When the first call is called, the data will be loaded and cached. It will be read directly from the cache during subsequent calls to avoid repeated requests.API
,
Until1 hourAfter that, the cache will not be re-requested after it expires.
3.2. st.cache_resource example
Suppose we have a machine learning application that needs to load a pretrained model.
Since the model can take a long time to load, we can usest.cache_resource
to cache model objects.
import streamlit as st
import joblib
# Use st.cache_resource to cache model loading
@st.cache_resource
def load_model(model_path):
model = (model_path)
return model
# User Interface Part
("Cached model loading using st.cache_resource")
model_path = "path/to/your/"
model = load_model(model_path)
("The model is loaded and can be predicted!")
In this example,load_model
The function is@st.cache_resource
Decorator decoration.
The model will be cached after loading, and will be read directly from the cache during subsequent calls to avoid repeated loading.
4. Summary
Streamlit
The cache mechanism passesst.cache_data
andst.cache_resource
Provides powerful performance optimization capabilities.

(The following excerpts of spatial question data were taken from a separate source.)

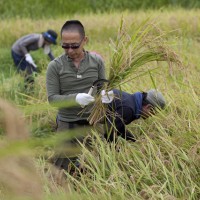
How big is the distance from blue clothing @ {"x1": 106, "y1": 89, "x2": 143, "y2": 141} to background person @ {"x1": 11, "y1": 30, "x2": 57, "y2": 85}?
2843 mm

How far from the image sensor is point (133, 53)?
2.48m

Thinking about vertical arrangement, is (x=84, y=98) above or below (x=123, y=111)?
above

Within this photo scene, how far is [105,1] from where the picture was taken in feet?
41.7

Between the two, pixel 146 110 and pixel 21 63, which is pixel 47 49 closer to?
pixel 21 63

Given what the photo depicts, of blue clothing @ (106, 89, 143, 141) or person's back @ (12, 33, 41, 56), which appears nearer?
blue clothing @ (106, 89, 143, 141)

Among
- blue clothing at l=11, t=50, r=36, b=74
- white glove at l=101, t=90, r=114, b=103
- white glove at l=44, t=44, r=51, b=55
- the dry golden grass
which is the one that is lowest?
blue clothing at l=11, t=50, r=36, b=74

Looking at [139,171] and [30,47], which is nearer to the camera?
[139,171]

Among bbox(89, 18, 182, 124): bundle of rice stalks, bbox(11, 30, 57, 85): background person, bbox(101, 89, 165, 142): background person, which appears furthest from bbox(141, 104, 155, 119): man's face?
bbox(11, 30, 57, 85): background person

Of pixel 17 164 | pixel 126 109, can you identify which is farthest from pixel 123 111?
pixel 17 164

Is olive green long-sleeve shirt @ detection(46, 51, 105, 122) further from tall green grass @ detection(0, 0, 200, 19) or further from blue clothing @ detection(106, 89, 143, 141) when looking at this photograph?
tall green grass @ detection(0, 0, 200, 19)

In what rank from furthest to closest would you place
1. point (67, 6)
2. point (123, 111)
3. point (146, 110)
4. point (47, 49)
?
point (67, 6)
point (47, 49)
point (146, 110)
point (123, 111)

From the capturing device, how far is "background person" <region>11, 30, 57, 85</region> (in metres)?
5.51

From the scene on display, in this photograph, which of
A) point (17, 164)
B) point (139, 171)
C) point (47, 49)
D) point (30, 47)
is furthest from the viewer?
point (30, 47)

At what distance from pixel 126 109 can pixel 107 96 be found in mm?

They can help developers reduce duplicate calculations, save resources, and significantly improve application responsiveness.
In actual development, developers can choose the appropriate cache decorator according to their needs:
- If you need to cache the output result of the function, use
st.cache_data
- If you need to cache the initialized resource object, use
st.cache_resource
Use the cache mechanism rationally to allowStreamlit
The application is more efficient and smooth, improving the user experience.